The Karasuba algorithm is used to perform fast multiplication of those numbers: Karatsuba algorithm - Wikipedia
There is a "small number optimisation" in that numbers that can be represented in 16 or so of such "digits" are kept in an array on the stack rather than in the vector on the heap.
The actual Fibonacci is calculated using the "Fast Doubling" algorithm as described here: Fast Fibonacci algorithms

This is probably not something you will want to waste time tackling. But my repo does need a fibo(4784969) solution in Rust. As you might have noticed there are solutions in many other languages there.
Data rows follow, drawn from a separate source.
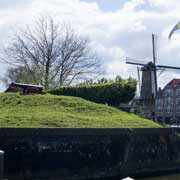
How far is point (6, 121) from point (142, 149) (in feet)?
16.9

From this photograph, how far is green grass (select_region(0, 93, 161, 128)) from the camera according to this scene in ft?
50.4

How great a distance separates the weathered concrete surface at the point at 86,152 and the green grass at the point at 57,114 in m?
1.12

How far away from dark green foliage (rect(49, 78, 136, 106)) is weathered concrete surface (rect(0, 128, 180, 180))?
7.23 meters

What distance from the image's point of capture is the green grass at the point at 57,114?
15.4 meters

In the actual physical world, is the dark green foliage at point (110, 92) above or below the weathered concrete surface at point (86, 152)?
above

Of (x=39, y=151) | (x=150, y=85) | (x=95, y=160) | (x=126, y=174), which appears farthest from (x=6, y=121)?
(x=150, y=85)

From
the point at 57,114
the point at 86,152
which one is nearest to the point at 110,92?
the point at 57,114

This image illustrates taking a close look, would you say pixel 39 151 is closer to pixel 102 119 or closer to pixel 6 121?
pixel 6 121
Written by many people in response to a challenge to calculate the million digit fibo in ones favourite language, without using any libraries other than what came out of the box as standard with the language.

A kind of test of coding chops and language performance.

1 Like

My apologies. I thought you wanted me to call C++ from Rust to beat Julia's time haha.
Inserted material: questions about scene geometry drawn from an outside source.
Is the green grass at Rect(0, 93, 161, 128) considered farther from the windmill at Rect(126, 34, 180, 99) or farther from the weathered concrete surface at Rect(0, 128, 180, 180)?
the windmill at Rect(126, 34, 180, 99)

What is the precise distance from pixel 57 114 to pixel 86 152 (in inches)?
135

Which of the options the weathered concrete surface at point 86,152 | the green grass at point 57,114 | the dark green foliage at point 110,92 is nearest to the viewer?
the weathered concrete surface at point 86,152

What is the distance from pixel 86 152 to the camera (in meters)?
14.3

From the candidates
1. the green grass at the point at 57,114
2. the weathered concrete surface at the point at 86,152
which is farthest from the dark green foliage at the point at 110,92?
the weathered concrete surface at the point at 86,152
Unfortunately this particular piece of code won't qualify since it makes use of external crates for BigInt. However if someone with a pure homebrew Rust implementation of BigInt wants to take this and marry them together for a submission please feel free to do so.

No worries.

Actually I owe you an apology. Now that I look at you code in the first post properly I see that you are using some version of the "Fast Doubling" algorithm.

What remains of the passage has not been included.